6.15 The Committee heard from clinical specialists about the recent publication of the Z0011 trial, which reported no improvement in survival after axillary lymph node dissection in women who received a positive result for lymph node metastases. The Committee heard from the clinical specialists that there was concern that the Z00011 trial was not definitive and possibly under-powered, and that there was no radiotherapy quality assurance programme to monitor the dose of radiation given. The Committee concluded that using intraoperative tests for detecting sentinel lymph node metastases offered substantial benefits to patients in current clinical practice and that these benefits were likely to be useful while the uncertainty in the effectiveness of performing axillary lymph node dissection remains.
6.16 The Committee considered that a quality assurance scheme for the use of the RD‑100i OSNA system and any other relevant intraoperative tests is needed.
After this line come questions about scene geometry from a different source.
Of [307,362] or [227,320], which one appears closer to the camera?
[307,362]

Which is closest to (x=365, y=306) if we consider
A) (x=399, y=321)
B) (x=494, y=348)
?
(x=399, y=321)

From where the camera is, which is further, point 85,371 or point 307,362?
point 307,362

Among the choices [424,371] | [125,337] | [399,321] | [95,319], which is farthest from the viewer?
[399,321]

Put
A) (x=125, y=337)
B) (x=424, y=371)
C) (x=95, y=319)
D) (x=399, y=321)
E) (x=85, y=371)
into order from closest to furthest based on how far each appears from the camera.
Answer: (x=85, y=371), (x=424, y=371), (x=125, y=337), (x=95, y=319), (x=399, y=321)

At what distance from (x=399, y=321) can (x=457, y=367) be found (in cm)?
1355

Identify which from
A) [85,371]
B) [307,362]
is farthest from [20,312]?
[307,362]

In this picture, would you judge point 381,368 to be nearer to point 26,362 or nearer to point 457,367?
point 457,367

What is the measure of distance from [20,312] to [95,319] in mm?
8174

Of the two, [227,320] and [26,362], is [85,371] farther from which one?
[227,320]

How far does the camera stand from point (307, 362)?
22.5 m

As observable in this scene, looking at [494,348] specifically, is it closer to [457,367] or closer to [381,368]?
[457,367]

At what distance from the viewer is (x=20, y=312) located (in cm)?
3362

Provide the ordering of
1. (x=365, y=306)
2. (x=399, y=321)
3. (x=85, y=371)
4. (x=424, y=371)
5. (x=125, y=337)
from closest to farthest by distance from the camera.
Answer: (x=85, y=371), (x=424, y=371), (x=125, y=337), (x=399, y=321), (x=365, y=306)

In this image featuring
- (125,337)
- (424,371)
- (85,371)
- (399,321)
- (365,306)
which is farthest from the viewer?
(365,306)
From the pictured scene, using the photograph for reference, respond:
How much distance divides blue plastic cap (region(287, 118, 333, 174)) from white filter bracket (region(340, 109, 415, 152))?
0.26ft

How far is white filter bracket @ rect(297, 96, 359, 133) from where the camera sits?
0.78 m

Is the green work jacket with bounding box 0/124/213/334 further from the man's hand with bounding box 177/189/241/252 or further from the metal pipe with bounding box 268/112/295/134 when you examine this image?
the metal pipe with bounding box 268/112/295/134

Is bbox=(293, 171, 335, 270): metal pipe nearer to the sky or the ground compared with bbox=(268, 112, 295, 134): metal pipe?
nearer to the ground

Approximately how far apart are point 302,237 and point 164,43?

6.17 The Committee considered that, for the efficient use of intraoperative testing, surgical theatre lists may need to be carefully scheduled and multiple analysers may be needed for sentinel lymph node testing if breast operations occur in parallel. The Committee heard from clinical specialists that the sentinel lymph node biopsy can be performed first so that the lymph nodes can be analysed using the RD‑100i OSNA system while the primary tumour is being removed. This prevents the time in surgery being significantly increased by use of an intraoperative test.
6.18 Clinical specialists on the Committee also informed the Committee that fewer sentinel lymph node biopsies may be performed during an operating theatre list to allow time to perform axillary lymph node dissections when the intraoperative test results are positive. However, theatre time is made available in the subsequent weeks because the patients are not returning for a second operation, which would occur if patients had to wait for postoperative histopathology results. The Committee concluded that any disruption to theatre lists can be overcome with careful planning and scheduling.